◆ YOUR GOAL:
Transcribe the following lines without any change, starting with the line that contains "From what is listed as" and going on through the line that contains "148 centimetres".

◆ TASK DATA:
————————

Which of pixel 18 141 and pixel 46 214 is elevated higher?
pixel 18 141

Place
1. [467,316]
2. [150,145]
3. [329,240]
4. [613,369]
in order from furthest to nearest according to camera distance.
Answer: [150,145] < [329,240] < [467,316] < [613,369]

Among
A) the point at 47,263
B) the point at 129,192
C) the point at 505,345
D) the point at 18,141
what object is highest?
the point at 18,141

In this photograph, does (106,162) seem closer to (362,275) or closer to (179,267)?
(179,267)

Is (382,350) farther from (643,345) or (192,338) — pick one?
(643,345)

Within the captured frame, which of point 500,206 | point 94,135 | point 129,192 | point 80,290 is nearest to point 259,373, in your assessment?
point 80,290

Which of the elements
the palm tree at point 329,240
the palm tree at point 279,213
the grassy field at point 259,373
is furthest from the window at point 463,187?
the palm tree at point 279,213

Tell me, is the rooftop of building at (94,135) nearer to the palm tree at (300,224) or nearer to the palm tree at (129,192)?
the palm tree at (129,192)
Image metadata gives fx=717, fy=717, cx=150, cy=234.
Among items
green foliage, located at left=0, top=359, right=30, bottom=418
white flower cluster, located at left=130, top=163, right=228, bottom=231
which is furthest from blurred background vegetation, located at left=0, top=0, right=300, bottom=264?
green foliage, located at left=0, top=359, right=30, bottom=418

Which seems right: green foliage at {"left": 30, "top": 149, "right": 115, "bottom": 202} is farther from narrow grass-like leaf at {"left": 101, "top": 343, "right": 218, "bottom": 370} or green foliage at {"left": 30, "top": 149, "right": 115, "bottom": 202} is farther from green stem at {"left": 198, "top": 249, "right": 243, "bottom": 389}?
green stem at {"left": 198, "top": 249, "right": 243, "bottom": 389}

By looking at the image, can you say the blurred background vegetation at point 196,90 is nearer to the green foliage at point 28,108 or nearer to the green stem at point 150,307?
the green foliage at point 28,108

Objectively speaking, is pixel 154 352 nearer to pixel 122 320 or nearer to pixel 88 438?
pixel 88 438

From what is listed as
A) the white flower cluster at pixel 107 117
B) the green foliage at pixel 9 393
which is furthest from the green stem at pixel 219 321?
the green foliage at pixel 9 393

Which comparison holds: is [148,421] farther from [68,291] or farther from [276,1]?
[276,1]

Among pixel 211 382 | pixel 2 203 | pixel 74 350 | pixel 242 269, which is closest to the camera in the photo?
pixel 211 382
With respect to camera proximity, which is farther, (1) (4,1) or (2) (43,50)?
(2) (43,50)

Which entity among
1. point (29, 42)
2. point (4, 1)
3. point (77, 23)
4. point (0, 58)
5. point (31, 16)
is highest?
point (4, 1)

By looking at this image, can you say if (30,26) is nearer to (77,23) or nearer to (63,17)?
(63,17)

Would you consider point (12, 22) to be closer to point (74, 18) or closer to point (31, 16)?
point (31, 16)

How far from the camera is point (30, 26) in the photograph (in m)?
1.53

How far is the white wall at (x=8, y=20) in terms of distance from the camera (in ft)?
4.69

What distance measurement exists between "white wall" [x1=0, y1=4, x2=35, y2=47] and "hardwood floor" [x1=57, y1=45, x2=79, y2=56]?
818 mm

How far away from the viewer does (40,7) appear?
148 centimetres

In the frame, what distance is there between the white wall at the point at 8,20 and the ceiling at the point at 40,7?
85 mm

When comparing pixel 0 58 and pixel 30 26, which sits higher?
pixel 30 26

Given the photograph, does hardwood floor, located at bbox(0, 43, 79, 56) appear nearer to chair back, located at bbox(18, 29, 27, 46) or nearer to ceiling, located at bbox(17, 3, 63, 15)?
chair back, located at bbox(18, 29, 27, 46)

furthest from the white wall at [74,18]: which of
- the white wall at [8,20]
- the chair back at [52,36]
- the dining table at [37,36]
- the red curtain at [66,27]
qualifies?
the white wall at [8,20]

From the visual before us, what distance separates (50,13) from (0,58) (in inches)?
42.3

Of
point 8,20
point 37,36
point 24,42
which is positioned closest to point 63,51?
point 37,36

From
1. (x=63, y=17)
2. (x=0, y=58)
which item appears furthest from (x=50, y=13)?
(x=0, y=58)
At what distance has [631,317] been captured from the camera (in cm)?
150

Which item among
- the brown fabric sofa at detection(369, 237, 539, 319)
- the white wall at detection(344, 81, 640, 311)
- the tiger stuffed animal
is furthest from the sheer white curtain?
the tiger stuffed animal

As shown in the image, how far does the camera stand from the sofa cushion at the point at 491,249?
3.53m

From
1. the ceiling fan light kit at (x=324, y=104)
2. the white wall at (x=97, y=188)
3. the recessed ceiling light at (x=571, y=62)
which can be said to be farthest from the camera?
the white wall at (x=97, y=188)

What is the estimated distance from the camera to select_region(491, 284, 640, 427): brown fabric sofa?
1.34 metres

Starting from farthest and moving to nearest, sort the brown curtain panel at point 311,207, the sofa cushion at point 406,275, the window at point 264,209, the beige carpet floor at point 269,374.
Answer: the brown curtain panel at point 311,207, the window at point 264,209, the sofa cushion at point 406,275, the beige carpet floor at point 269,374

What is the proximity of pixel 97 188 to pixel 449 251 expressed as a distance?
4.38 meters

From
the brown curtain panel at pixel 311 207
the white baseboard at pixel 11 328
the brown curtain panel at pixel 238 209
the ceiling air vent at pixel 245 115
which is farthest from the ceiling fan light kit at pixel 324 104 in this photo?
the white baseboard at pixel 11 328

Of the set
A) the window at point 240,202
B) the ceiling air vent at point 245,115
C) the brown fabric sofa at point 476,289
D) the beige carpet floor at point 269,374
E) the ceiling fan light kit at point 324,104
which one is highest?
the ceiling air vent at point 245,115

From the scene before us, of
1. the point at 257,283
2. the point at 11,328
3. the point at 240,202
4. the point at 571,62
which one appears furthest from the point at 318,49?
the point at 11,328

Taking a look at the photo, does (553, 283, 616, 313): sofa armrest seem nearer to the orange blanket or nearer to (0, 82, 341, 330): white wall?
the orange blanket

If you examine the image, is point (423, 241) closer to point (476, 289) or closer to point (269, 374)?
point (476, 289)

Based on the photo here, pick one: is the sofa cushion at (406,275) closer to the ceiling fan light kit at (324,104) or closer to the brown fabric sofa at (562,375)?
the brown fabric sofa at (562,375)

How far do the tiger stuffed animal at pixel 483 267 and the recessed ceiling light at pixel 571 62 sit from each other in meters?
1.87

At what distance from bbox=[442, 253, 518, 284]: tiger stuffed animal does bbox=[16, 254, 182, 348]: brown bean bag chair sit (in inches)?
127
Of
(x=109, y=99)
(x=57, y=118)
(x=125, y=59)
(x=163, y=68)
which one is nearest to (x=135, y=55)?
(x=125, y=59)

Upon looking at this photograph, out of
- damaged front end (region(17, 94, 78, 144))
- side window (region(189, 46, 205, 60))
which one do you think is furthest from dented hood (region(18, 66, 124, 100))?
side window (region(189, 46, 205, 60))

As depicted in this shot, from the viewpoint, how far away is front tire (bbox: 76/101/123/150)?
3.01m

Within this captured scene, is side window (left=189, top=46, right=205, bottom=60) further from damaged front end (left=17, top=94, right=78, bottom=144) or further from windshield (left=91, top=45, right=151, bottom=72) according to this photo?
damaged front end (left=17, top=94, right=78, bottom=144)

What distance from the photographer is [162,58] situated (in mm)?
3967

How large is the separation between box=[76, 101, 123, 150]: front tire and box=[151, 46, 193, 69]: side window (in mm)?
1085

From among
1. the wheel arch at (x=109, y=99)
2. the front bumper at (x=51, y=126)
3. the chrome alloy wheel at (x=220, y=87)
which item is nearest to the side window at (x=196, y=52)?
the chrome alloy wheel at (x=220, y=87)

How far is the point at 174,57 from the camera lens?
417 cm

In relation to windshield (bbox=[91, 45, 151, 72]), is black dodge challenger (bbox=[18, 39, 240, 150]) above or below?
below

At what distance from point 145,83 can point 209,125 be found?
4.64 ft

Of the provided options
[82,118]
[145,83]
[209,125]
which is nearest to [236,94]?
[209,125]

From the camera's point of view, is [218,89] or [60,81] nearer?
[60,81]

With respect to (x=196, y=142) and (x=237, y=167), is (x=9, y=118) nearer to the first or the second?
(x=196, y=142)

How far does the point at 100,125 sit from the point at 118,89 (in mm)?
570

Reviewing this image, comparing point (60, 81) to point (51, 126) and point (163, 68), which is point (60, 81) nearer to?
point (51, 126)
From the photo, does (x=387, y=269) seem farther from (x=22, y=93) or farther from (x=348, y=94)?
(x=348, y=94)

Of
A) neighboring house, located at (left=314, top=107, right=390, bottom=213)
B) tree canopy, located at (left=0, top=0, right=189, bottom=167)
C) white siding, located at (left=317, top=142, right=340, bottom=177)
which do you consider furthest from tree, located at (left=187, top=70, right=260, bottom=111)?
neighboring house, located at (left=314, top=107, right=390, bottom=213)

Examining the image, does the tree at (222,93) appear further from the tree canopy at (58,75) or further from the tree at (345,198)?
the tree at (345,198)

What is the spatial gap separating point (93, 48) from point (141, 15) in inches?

————————

◆ RESPONSE:
From what is listed as
A) the white flower cluster at pixel 107 117
B) the green foliage at pixel 9 393
which is furthest from the green stem at pixel 219 321?
the green foliage at pixel 9 393

Which comparison holds: is [148,421] farther from [68,291] or farther from [276,1]?
[276,1]

Among pixel 211 382 | pixel 2 203 | pixel 74 350 | pixel 242 269, which is closest to the camera in the photo?
pixel 211 382
With respect to camera proximity, which is farther, (1) (4,1) or (2) (43,50)?
(2) (43,50)

Which entity among
1. point (29, 42)
2. point (4, 1)
3. point (77, 23)
4. point (0, 58)
5. point (31, 16)
is highest?
point (4, 1)

By looking at this image, can you say if (30,26) is nearer to (77,23) or nearer to (63,17)?
(63,17)

Would you consider point (12, 22) to be closer to point (74, 18) or closer to point (31, 16)?
point (31, 16)

How far from the camera is point (30, 26) in the photograph (in m)?
1.53

How far is the white wall at (x=8, y=20) in terms of distance from the camera (in ft)?
4.69

What distance measurement exists between "white wall" [x1=0, y1=4, x2=35, y2=47] and "hardwood floor" [x1=57, y1=45, x2=79, y2=56]?
818 mm

How far away from the viewer does (40,7) appear?
148 centimetres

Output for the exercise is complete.